> Your objective: Copy the items verbatim, from the first line through the line containing "46 centimetres", including that line.

> Material supplied:
────────
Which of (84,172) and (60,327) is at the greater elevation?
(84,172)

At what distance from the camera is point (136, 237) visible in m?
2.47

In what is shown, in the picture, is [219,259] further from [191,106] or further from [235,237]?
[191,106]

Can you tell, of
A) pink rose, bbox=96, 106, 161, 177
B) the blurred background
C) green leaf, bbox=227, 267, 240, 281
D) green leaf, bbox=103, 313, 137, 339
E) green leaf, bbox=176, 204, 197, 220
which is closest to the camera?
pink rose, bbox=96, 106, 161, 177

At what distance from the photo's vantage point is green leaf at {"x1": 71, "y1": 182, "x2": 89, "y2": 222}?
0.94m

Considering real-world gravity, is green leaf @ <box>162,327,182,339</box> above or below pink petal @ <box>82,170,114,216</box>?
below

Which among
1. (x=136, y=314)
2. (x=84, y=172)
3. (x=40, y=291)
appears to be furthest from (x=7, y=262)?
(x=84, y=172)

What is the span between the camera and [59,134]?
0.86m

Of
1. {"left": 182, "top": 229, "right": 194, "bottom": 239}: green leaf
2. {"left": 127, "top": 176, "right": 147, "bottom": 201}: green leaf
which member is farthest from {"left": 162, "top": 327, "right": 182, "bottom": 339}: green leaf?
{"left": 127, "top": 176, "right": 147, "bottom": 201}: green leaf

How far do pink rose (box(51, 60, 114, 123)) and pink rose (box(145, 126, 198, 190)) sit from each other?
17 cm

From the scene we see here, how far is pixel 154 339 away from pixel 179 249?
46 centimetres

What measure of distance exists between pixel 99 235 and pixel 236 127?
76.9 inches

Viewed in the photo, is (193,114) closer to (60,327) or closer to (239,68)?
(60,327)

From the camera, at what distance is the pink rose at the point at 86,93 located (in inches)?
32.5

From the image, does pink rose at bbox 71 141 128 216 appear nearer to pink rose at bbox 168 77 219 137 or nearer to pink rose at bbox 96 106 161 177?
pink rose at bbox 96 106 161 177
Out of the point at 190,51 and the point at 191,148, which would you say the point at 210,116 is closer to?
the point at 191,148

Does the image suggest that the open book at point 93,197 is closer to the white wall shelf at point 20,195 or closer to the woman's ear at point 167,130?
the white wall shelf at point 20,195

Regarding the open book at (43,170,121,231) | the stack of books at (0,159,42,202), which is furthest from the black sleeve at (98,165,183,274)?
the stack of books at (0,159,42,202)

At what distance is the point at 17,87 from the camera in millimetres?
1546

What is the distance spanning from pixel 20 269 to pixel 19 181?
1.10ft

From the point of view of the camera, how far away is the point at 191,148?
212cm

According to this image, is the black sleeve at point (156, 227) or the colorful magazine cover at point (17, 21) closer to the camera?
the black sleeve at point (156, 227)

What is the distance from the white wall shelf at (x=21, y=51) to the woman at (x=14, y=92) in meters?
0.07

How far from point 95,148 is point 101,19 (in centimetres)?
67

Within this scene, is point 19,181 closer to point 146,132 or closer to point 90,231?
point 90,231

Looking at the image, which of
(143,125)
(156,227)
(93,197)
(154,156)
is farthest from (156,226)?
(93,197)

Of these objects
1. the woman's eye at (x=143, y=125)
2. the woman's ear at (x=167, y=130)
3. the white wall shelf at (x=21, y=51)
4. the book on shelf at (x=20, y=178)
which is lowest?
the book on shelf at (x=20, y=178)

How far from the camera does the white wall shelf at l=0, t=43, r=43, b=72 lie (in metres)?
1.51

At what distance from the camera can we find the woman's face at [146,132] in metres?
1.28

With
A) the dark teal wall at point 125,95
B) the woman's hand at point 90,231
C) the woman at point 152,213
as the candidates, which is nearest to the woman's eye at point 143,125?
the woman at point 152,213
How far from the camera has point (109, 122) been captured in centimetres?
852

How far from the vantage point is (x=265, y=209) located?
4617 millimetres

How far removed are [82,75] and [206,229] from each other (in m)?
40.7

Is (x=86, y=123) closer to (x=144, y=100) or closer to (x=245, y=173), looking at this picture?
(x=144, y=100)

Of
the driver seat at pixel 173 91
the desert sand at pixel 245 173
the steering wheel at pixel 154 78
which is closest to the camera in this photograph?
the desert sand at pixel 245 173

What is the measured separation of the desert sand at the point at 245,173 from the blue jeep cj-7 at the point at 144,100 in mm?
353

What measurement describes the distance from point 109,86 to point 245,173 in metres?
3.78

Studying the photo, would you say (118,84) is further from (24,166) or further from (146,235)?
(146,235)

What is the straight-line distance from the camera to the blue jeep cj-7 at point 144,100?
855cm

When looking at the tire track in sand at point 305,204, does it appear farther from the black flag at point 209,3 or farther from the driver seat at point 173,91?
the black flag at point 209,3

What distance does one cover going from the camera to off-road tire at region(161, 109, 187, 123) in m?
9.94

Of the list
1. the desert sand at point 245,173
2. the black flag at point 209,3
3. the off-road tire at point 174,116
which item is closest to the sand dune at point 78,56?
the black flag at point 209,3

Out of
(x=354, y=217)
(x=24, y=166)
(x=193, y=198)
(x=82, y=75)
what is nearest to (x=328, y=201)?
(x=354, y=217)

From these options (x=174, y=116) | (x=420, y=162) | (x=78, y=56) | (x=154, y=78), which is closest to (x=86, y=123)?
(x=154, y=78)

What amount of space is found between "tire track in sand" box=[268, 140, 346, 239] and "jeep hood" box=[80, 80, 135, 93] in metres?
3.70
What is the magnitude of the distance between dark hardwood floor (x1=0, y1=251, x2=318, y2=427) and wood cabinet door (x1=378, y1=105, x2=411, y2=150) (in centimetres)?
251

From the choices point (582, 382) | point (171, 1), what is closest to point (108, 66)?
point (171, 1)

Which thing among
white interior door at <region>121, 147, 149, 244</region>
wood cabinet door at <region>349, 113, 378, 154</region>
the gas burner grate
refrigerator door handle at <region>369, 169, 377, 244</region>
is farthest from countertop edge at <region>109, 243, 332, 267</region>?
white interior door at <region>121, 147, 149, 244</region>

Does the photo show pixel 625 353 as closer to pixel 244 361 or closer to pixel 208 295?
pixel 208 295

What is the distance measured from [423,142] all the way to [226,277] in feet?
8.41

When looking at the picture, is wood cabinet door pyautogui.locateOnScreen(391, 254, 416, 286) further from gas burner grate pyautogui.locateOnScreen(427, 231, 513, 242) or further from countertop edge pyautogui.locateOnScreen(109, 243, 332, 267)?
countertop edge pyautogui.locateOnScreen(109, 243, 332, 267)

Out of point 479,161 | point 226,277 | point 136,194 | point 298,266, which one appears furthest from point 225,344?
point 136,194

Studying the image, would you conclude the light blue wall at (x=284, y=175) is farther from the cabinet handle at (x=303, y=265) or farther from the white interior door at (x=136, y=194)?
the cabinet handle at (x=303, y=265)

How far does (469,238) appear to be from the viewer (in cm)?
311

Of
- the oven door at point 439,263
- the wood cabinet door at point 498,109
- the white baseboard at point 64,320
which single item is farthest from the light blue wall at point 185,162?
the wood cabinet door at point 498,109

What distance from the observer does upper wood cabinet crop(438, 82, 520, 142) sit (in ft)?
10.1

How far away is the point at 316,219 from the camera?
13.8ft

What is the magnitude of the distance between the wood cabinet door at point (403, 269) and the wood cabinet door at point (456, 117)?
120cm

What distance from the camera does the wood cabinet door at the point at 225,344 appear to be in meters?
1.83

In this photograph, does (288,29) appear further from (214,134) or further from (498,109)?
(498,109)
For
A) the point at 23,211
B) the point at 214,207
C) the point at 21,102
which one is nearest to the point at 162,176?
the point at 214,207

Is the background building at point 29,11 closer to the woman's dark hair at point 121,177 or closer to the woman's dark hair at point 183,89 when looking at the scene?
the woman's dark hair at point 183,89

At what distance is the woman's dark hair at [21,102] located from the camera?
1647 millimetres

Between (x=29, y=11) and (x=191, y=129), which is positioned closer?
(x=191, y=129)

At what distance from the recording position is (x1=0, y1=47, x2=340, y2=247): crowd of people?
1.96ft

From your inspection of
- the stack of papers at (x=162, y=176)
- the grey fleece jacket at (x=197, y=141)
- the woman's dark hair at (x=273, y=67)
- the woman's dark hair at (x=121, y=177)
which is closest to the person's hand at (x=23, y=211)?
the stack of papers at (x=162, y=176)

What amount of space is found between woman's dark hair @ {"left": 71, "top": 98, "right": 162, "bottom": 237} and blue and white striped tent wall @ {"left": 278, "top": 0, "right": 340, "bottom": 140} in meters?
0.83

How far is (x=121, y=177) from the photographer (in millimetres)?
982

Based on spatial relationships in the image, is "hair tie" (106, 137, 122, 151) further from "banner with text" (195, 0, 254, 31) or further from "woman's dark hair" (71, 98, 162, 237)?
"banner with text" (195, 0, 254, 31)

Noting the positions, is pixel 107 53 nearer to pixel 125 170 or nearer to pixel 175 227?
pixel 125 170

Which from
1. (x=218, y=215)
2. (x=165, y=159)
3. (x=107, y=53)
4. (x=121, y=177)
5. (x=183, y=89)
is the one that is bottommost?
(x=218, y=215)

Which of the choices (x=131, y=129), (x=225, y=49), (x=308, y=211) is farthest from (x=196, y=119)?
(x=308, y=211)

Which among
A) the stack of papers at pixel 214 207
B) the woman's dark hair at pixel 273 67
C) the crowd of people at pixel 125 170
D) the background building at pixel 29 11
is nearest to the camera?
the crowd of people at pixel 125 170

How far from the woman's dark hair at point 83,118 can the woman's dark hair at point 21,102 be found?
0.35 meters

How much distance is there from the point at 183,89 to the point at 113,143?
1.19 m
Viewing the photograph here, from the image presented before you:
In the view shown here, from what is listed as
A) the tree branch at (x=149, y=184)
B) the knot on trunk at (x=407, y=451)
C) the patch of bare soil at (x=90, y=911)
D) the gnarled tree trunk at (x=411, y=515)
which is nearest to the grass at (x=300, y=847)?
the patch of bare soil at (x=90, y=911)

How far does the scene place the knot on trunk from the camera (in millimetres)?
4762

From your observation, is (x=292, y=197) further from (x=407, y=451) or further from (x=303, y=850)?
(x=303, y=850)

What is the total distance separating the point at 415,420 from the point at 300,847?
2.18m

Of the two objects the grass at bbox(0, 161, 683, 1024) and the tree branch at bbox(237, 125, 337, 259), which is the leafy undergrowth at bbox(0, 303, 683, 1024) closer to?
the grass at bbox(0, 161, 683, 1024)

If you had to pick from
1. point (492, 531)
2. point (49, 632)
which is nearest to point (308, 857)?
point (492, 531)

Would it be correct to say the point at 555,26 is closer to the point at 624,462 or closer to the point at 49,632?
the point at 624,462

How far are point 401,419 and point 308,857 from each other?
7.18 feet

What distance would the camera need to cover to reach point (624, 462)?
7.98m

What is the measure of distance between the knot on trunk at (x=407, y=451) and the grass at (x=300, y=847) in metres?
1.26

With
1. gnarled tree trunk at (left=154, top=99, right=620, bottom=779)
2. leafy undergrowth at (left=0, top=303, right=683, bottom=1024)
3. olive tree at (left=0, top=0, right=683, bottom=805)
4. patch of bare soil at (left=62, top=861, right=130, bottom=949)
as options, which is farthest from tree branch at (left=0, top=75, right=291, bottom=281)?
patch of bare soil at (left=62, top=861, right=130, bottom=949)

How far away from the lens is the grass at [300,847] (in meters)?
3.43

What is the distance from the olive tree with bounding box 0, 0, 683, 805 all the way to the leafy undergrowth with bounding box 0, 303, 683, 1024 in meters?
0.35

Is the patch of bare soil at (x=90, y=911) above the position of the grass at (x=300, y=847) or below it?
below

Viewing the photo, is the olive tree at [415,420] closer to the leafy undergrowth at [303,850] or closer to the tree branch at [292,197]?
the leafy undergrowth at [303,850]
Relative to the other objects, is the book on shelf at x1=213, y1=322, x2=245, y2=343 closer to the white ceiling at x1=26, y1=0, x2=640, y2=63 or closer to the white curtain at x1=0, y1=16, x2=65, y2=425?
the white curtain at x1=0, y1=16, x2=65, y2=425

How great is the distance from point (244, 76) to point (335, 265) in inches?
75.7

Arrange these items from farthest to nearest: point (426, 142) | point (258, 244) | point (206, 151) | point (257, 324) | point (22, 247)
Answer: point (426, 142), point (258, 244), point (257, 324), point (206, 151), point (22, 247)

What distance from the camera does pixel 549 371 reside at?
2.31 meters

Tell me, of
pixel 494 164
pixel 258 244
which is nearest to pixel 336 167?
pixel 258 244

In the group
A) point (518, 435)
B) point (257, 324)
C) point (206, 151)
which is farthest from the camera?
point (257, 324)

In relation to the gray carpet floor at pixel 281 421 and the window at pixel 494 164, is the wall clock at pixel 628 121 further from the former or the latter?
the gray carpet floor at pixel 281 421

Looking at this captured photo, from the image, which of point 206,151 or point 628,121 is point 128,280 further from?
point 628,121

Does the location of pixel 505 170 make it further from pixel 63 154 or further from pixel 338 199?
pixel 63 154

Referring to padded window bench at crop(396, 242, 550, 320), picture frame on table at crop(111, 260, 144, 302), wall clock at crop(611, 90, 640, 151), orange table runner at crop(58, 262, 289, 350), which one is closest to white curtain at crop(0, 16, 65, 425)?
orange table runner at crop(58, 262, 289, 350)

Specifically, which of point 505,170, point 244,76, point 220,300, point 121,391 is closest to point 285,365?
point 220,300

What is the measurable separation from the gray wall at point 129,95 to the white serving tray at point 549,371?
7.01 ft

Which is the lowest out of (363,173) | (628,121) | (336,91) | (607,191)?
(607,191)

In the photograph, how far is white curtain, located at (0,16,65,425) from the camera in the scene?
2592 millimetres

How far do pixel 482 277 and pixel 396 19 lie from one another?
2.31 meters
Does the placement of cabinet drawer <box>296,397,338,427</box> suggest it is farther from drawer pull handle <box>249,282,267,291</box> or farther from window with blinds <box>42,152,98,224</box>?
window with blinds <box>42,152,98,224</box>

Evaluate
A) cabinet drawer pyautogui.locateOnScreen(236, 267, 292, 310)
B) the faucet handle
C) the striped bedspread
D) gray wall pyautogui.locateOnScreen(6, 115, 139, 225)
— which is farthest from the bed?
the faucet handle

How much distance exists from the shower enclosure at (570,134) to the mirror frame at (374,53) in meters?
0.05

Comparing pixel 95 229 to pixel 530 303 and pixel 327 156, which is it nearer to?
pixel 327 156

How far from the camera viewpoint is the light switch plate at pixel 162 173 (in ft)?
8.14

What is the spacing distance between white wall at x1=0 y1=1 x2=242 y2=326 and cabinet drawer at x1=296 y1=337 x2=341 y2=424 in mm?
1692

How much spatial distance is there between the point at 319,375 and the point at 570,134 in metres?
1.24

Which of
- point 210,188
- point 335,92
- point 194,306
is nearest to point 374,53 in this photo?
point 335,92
────────
> Answer:
Which of (84,172) and (60,327) is at the greater elevation?
(84,172)

At what distance from the camera is point (136, 237) visible in m?
2.47

In what is shown, in the picture, is [219,259] further from [191,106] or further from [235,237]?
[191,106]

Can you tell, of
A) pink rose, bbox=96, 106, 161, 177
B) the blurred background
C) green leaf, bbox=227, 267, 240, 281
D) green leaf, bbox=103, 313, 137, 339
E) green leaf, bbox=176, 204, 197, 220
which is closest to the camera?
pink rose, bbox=96, 106, 161, 177

At what distance from the photo's vantage point is green leaf at {"x1": 71, "y1": 182, "x2": 89, "y2": 222}?
0.94m

Considering real-world gravity, is green leaf @ <box>162,327,182,339</box> above or below pink petal @ <box>82,170,114,216</box>?
below

Which among
1. (x=136, y=314)
2. (x=84, y=172)
3. (x=40, y=291)
appears to be furthest from (x=7, y=262)?
(x=84, y=172)

What is the span between the camera and [59,134]?
0.86m

Of
1. {"left": 182, "top": 229, "right": 194, "bottom": 239}: green leaf
2. {"left": 127, "top": 176, "right": 147, "bottom": 201}: green leaf
which member is farthest from {"left": 162, "top": 327, "right": 182, "bottom": 339}: green leaf?
{"left": 127, "top": 176, "right": 147, "bottom": 201}: green leaf

How far do pink rose (box(51, 60, 114, 123)) and pink rose (box(145, 126, 198, 190)) sit from each other?
17 cm

From the scene we see here, how far is pixel 154 339 away from pixel 179 249?
46 centimetres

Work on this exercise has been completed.